- **DOCUMENTS FOURNIS**
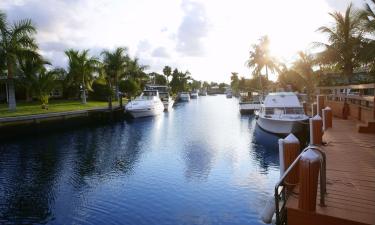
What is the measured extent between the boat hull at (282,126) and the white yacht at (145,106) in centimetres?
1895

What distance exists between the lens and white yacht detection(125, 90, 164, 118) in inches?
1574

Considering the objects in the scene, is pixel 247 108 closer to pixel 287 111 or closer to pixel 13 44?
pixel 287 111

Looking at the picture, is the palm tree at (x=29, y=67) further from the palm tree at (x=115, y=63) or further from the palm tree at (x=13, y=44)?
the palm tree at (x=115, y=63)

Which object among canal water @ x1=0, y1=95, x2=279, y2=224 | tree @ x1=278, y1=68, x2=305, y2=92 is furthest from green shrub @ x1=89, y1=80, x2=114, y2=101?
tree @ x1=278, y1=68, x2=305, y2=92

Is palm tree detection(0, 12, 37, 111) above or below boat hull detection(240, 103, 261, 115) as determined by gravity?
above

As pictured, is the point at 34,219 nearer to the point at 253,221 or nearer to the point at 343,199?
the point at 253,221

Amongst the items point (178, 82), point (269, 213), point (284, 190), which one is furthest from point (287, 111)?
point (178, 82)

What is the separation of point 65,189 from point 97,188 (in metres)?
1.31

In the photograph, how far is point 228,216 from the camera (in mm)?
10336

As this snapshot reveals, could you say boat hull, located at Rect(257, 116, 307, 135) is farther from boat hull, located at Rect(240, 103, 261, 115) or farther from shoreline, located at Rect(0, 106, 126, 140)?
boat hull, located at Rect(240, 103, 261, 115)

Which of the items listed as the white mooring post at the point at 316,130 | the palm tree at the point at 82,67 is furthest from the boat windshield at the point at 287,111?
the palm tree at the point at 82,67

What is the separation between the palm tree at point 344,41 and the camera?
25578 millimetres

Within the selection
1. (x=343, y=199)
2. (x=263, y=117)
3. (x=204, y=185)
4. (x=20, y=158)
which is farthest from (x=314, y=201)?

- **LA CONSIGNE**
Modifiez l'ensemble des enregistrements en remplaçant « camera » par « viewer », sans rien changer d'autre. N'incluez pas les images dans la réponse.

- **SOLUTION RÉDIGÉE**
What is the measured extent between the boat hull at (282,126) and the white yacht at (145,106) in centimetres?
1895

What distance exists between the lens and white yacht detection(125, 90, 164, 118) in inches?
1574

Considering the objects in the scene, is pixel 247 108 closer to pixel 287 111 or closer to pixel 13 44?
pixel 287 111

Looking at the picture, is the palm tree at (x=29, y=67) further from the palm tree at (x=115, y=63) or further from the palm tree at (x=13, y=44)?
the palm tree at (x=115, y=63)

Which object among canal water @ x1=0, y1=95, x2=279, y2=224 | tree @ x1=278, y1=68, x2=305, y2=92 is furthest from green shrub @ x1=89, y1=80, x2=114, y2=101?
tree @ x1=278, y1=68, x2=305, y2=92

Is palm tree detection(0, 12, 37, 111) above or below boat hull detection(240, 103, 261, 115) as determined by gravity?
above

As pictured, is the point at 34,219 nearer to the point at 253,221 or nearer to the point at 343,199?
the point at 253,221

Amongst the items point (178, 82), point (269, 213), point (284, 190), which one is furthest from point (287, 111)?
point (178, 82)

What is the separation of point 65,189 from point 97,188 (in metres)?
1.31

In the photograph, how far is point 228,216 from the viewer (in mm)?
10336

As this snapshot reveals, could you say boat hull, located at Rect(257, 116, 307, 135) is farther from boat hull, located at Rect(240, 103, 261, 115) or farther from shoreline, located at Rect(0, 106, 126, 140)?
boat hull, located at Rect(240, 103, 261, 115)

Which of the items listed as the white mooring post at the point at 316,130 | the palm tree at the point at 82,67 is furthest from the boat windshield at the point at 287,111?
the palm tree at the point at 82,67

What is the separation between the palm tree at point 344,41 and the viewer?
25578 millimetres

Within the selection
1. (x=343, y=199)
2. (x=263, y=117)
3. (x=204, y=185)
4. (x=20, y=158)
which is farthest from (x=314, y=201)?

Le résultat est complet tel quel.